Lesetja Kganyago, Governor, Reserve Bank of South Africa

South Africa’s current account deficit expanded in the third quarter of 2016 as weak international demand caused the country’s exports to decline, the Reserve Bank of South Africa said in a report released on Friday.

The current account deficit rose to 4.1 per cent of GDP (or 176 billion rand) in Q3 2016, compared to 2.9 per cent of GDP or (123 billion rand) recorded in the preceding quarter.

“The surplus on the trade account of the balance of payments switched into a small deficit in the third quarter of 2016 in response to weaker international demand for domestically produced goods,” the central bank said. “In addition to a contraction in export volumes, export earnings were also affected by the strengthening in the exchange value of the rand which more than offset the benefit arising from higher international commodity prices.”

The value of merchandise exports fell by 7.2 per cent in the third quarter of 2016 as against an increase of 10.6 per cent in the second quarter. The decline was driven by decreases in the export value of mining products – especially base metals, articles of base metals, precious stones, and platinum group metals. Manufactured products also contributed to drag down total export value due to declines in exports of vehicles and transport equipment, machinery and electrical equipment, and prepared foodstuffs.

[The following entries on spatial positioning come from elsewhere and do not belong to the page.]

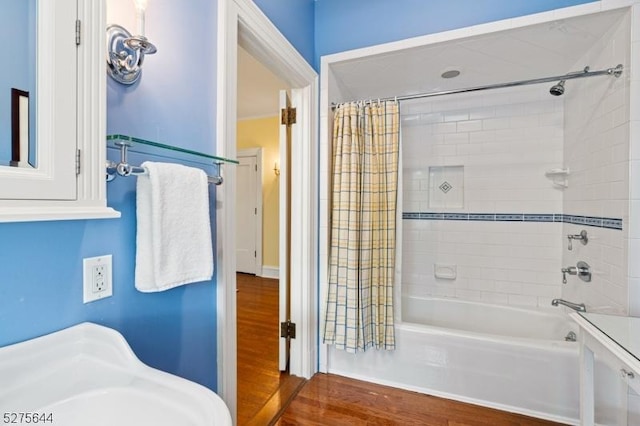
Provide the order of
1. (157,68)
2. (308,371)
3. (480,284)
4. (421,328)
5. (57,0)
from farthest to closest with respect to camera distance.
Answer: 1. (480,284)
2. (308,371)
3. (421,328)
4. (157,68)
5. (57,0)

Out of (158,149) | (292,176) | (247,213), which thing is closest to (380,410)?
(292,176)

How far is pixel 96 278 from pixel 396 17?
2.13 metres

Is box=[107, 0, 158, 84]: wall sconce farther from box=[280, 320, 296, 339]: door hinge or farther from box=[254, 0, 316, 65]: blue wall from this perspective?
box=[280, 320, 296, 339]: door hinge

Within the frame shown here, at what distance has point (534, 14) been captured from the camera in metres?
1.62

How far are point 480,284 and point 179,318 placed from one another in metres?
2.40

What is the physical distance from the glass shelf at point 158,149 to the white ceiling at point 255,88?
72.0 inches

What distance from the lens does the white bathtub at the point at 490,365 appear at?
5.24 feet

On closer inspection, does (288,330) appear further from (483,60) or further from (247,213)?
(247,213)

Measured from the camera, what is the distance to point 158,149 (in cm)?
95

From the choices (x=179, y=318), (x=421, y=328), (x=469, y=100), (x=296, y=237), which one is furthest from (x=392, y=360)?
A: (x=469, y=100)

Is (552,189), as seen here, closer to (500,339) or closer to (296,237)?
(500,339)

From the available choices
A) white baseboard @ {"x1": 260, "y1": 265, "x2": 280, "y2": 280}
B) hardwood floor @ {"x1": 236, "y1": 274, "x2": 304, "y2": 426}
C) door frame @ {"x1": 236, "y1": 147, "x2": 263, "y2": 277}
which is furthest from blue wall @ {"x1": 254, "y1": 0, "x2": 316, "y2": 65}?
white baseboard @ {"x1": 260, "y1": 265, "x2": 280, "y2": 280}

“The export of 15 locally manufactured railway coaches to a neighbouring country was insufficient to counter the decline in the total value of exported vehicles and transport equipment over the period,” the apex bank said.

As for merchandise imports, its total value contracted by 3.2 per cent in the third quarter on account of weak domestic demand compared to a growth of 1.3 per cent in the second quarter.

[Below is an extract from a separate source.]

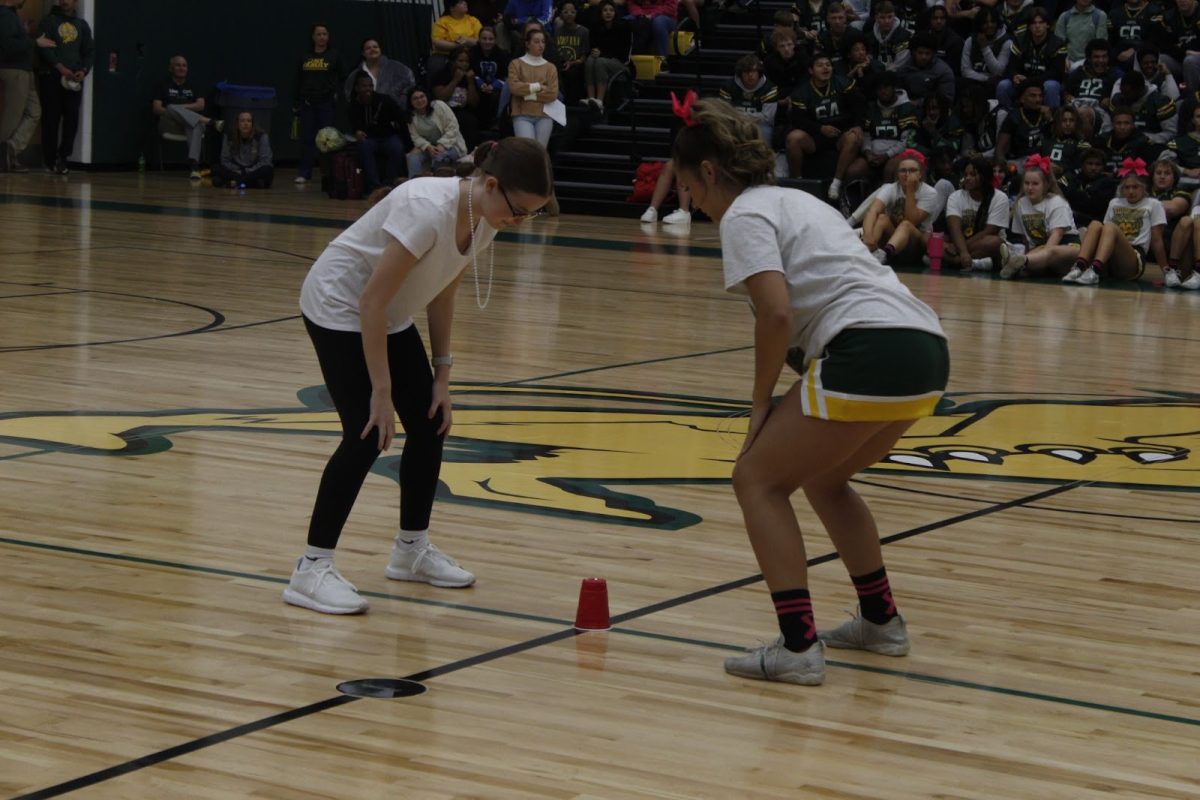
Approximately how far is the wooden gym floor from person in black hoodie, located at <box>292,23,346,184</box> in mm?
12466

“A decrease in the value of manufactured imports was only partly neutralised by increases in the value of mining and agricultural imports over the period,” the central bank said. “In the category for manufactured imports, pronounced decreases were noted in the value of imported machinery and electrical equipment, vehicles and transport equipment, chemical products as well as textiles and textile articles.”

South Africa’s flagging economy has led to heightened fears that the country’s credit rating might be downgraded by ratings agencies to junk status. The prolonged political uncertainty – caused mainly by corruption scandals in President Jacob Zuma’s government – has further dampened investor sentiment in Africa’s most industrialized country.